"Ondanks mijn hartproblemen blijf ik er vol positiviteit voor gaan"

Rinus (68) had een hartinfarct
Getuigenis

Nét geen veertig was ik toen ik een nijpend, benauwd gevoel aan mijn borstkas kreeg. Alle klassieke symptomen van een hartinfarct  passeerden de revue, maar geen haar op m’n hoofd dat daaraan dacht. Daar was ik toch té jong voor? Maar toen mijn vrouw de dokter van wacht belde, twijfelde die geen seconde. Hij stuurde me naar het ziekenhuis. Oké, de volgende ochtend zou ik wel langsgaan. Morgen? Neen, nú!

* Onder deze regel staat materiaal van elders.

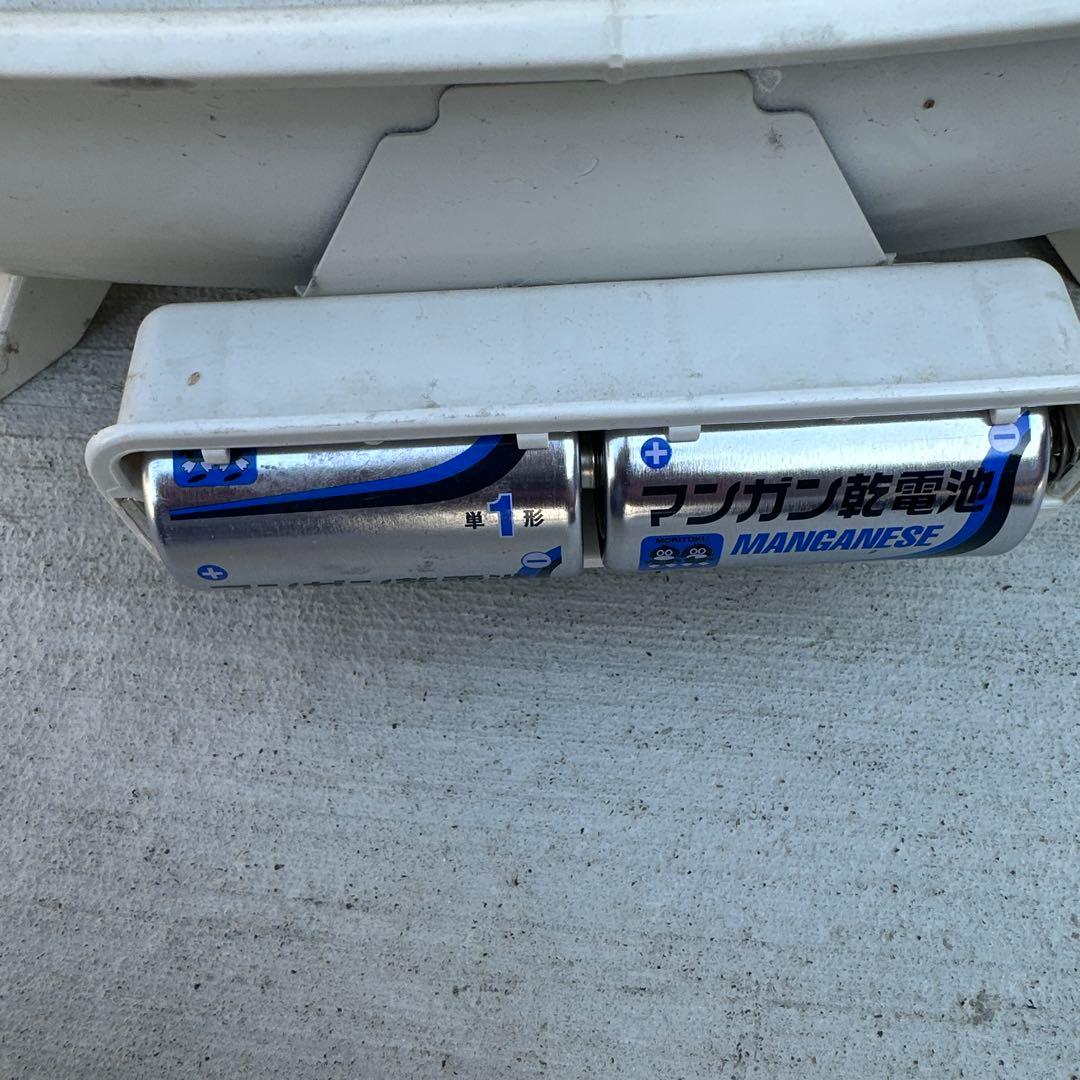 白い灯油ストーブ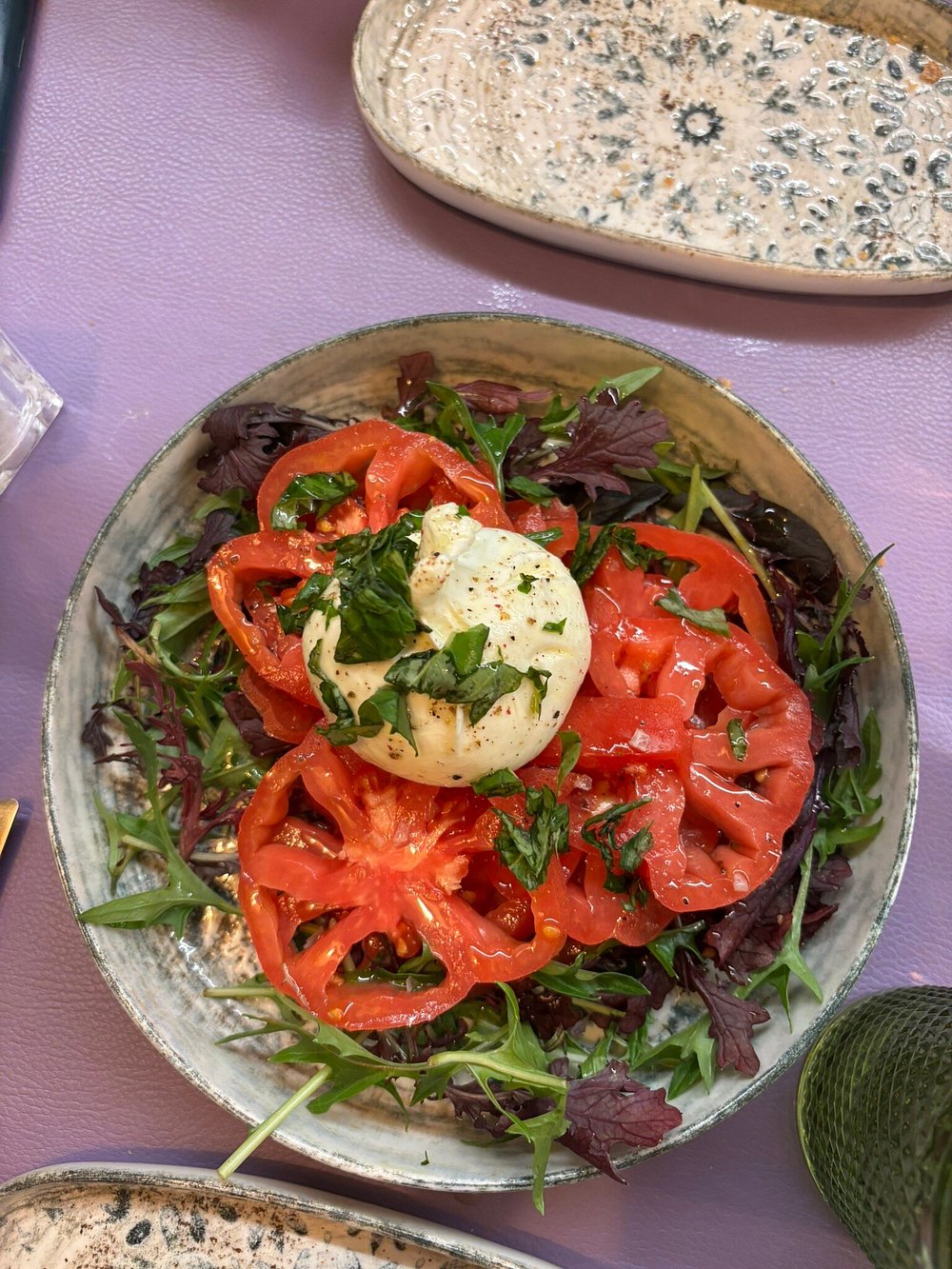 Antipasti italiens — burrata et tomates au restaurant Chez RiTho à Nice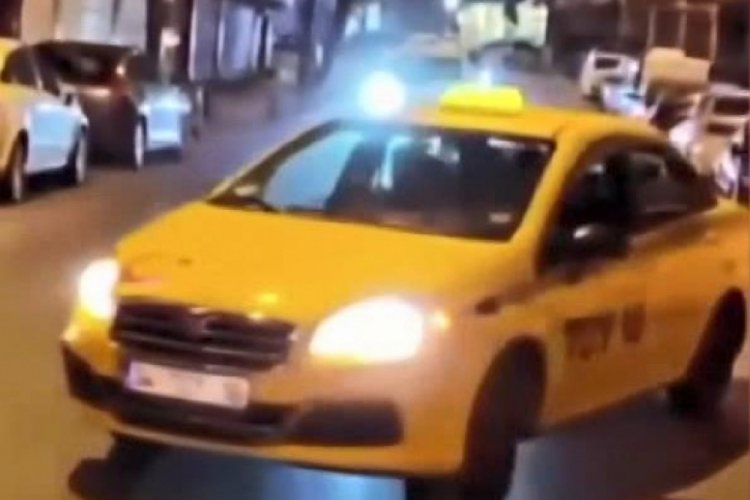 İstanbul'da drift yapan taksici kamerada&nbsp;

Ik herinner me nog dat ze me op een brancard hebben binnengereden bij, toen nog, ZNA Jan Palfijn en daarna ging het licht uit. Tot ik weer ontwaakte op Intensieve Zorgen. Toen ik later naar de gewone afdeling mocht, lag ik met tranen in de ogen naar de sterrenhemel te kijken. Toen kwam het besef: ik had er niet meer kunnen zijn. Maar dat was de eerste én laatste keer dat ik dat heb gedacht. Want ja, ik bén een hartpatiënt, en dan kan je zielig in een hoekje kruipen, maar je kan er ook - vol positiviteit - voor gaan.

Dat deed ik dan ook. Ik bleef voortdoen: ik draaide dubbele shiften, ging naar het buitenland voor het werk, regelde een reorganisatie, … Maar toen staken mijn hartproblemen weer de kop op. Een tijdlang ging ik het ziekenhuis in en uit. Ik kreeg hartritmestoornissen, er werd een stent  geplaatst, er volgde een interne defibrillator, … Die heeft een paar keer mijn leven gered door een goede ‘schok’ te geven na een dodelijke ritmestoornis. Dan werd ik wakker op Intensieve Zorgen met een drukmasker op mijn gezicht. Net ‘Darth Vader’ wanneer ik in- en uitademde. Dat was toch even schrikken, hoor.

Tijdens mijn hospitalisatie in 2018 kreeg ik een bezoekje van hartfalenverpleegkundige Soraya. Zij leerde me de alarmsignalen herkennen en gaf uitleg over de behandeling. Na mijn ontslag uit het ziekenhuis volgde ze via telemonitoring  mijn   en gewicht op, zodat ze bij de minste afwijking kon ingrijpen. Kwamen er een paar kilootjes bij? Dan kreeg ik al telefoon (lacht). Ook mijn medicatie werd vanop afstand opgevolgd en, na overleg met de cardioloog, soms ook aangepast. Die controle had ik echt nodig. Het was mijn houvast. Toen de telemonitoring na een half jaar stopte, voelde ik me dan ook niet 100% gerust. Gelukkig stelde Soraya voor om me elke week nog even te bellen. Dat hielden we nog maanden vol.

“Je kan zielig in een hoekje kruipen, maar je kan er ook - vol positiviteit - voor gaan”

Maar mijn hart deed nog steeds niet wat het moest doen. Ik werd erg kortademig en had veel last van vochtophopingen die ze niet meteen onder controle kregen. Ik werd daarom doorgestuurd naar het voormalige ZNA Middelheim om me tijdelijk intensiever op te volgen. Daar werd mijn medicatie verder op punt gesteld en mijn defibrillator aangepast. Ik werd ook steeds bijgestaan door hartfalenverpleegkundigen - op welke dienst ik me ook bevond. Ook de samenwerking tussen mijn cardioloog in, toen nog, ZNA Jan Palfijn en de hartfalen-specialist in het voormalige ZNA Middelheim verliep erg vlot. Vandaag ga ik nog steeds afwisselend bij hen op controle.

Een groot werkpunt was mijn bourgondische levensstijl. Ik at té veel zout. Wel, dat is een plezante uitdaging geworden: ik werd een expert in verpakkingen lezen en begon te experimenteren in de keuken. Ik kruid vandaag helemaal anders dan vroeger: geen zout bij de aardappelen, maar wat laurier en knoflook. Ik heb nu heel wat zoutarme recepten die ook écht lekker zijn. Ik stuurde er zelfs al een paar naar de hartafdeling door, zodat ook de andere patiënten ze kunnen gebruiken.

Vandaag voel ik me weer beter in mijn vel. Want ik ga het niet ontkennen: ik heb een paar keer diep gezeten en heb me meermaals gefrustreerd gevoeld. Maar dan moet je jezelf weer opkrikken - daar helpen ze je hier ook bij. Dat is trouwens ook de voornaamste raad die ik andere patiënten kan geven: blijf positief! Geloof me, dat helpt. Mij geeft het alvast de kracht om ervoor te blijven gaan. Als het van mij afhangt, word ik honderd jaar.